1. buy[i]: The maximum profit we can get by buying on day i is either the profit from the previous day (buy[i-1]) or the profit from selling two days ago minus the price today (sell[i-2] - prices[i]). We choose the maximum of these.

2. sell[i]: The maximum profit we can get by selling on day i is the profit from buying on the previous day plus the price today (buy[i-1] + prices[i]).

3. cooldown[i]: The maximum profit if we are in the cooldown period on day i is the maximum of the previous day's profit (cooldown[i-1]) and the previous day's selling profit (sell[i-1]). This is because we either continue cooldown or transition from a sell state into a cooldown state.

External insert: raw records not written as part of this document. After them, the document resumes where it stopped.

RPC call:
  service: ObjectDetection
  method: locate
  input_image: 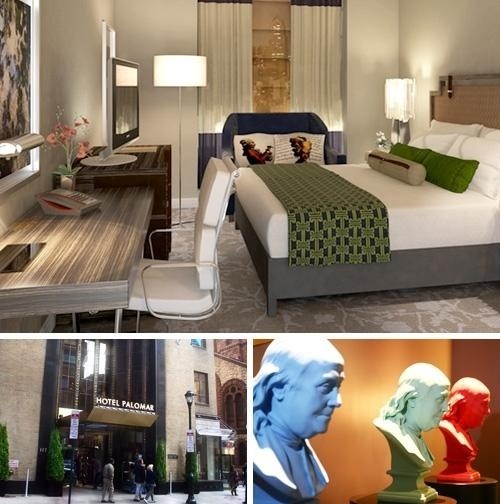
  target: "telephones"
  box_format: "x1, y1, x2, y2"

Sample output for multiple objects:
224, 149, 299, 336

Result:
37, 185, 103, 216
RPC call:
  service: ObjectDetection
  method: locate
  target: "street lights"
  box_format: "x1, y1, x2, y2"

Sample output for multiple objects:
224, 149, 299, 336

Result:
185, 390, 197, 504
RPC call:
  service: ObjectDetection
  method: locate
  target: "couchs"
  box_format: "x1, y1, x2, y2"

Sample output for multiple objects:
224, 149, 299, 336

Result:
222, 112, 346, 220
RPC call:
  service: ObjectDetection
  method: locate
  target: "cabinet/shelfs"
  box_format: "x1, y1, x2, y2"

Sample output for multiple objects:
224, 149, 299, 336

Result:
53, 143, 172, 261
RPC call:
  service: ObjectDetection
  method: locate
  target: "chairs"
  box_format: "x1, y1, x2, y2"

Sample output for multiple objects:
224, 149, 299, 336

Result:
124, 157, 238, 335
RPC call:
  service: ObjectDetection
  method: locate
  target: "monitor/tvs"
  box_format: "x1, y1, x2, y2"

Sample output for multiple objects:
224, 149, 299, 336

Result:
78, 56, 140, 165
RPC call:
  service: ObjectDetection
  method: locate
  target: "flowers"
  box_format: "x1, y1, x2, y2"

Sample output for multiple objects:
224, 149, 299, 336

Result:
45, 104, 91, 176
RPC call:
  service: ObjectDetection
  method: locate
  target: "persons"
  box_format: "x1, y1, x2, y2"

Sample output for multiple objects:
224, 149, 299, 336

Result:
252, 339, 345, 499
242, 467, 247, 504
228, 465, 239, 495
143, 464, 157, 503
134, 460, 146, 501
101, 457, 115, 503
372, 363, 451, 503
91, 456, 103, 490
437, 377, 490, 482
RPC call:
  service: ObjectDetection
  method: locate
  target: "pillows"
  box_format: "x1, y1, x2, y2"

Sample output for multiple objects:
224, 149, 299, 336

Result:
384, 141, 434, 167
427, 117, 485, 143
477, 125, 500, 147
445, 132, 500, 200
231, 131, 280, 167
274, 131, 325, 166
412, 132, 471, 158
418, 151, 480, 195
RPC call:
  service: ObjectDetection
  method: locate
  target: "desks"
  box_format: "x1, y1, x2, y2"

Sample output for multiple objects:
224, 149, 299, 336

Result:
0, 185, 155, 335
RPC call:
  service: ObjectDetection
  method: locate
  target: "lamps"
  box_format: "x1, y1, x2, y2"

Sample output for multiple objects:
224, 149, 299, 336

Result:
0, 132, 51, 159
151, 54, 209, 230
383, 77, 417, 149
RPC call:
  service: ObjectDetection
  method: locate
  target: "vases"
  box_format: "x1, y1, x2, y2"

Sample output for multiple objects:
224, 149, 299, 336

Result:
55, 172, 79, 194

Finally, the maximum profit will be the maximum of sell[n-1] and cooldown[n-1] (where n is the number of days).

Explanation

The dynamic programming approach cleverly tracks the optimal profit at each step, considering the cooldown constraint. The three state variables allow us to efficiently consider all possible buying, selling, and cooldown scenarios without redundant calculations. The algorithm builds up the optimal solution from smaller subproblems, ensuring the final result is the maximum possible profit.

Code

public class Solution {
    public int MaxProfit(int[] prices) {
        if (prices == null || prices.Length < 2) return 0;

        int n = prices.Length;
        int[] buy = new int[n];
        int[] sell = new int[n];
        int[] cooldown = new int[n];

        buy[0] = -prices[0];
        sell[0] = 0;
        cooldown[0] = 0;

        for (int i = 1; i < n; i++) {
            buy[i] = Math.Max(buy[i - 1], (i >= 2 ? sell[i - 2] : 0) - prices[i]);
            sell[i] = buy[i - 1] + prices[i];
            cooldown[i] = Math.Max(cooldown[i - 1], sell[i - 1]);
        }

        return Math.Max(sell[n - 1], cooldown[n - 1]);
    }
}

Complexity

• Time Complexity: O(n), where n is the number of days. We iterate through the prices array once.
• Space Complexity: O(n), due to the three arrays buy, sell, and cooldown. This could be optimized to O(1) by only using three variables to track the current and previous states instead of full arrays. This optimization is left as an exercise for the reader.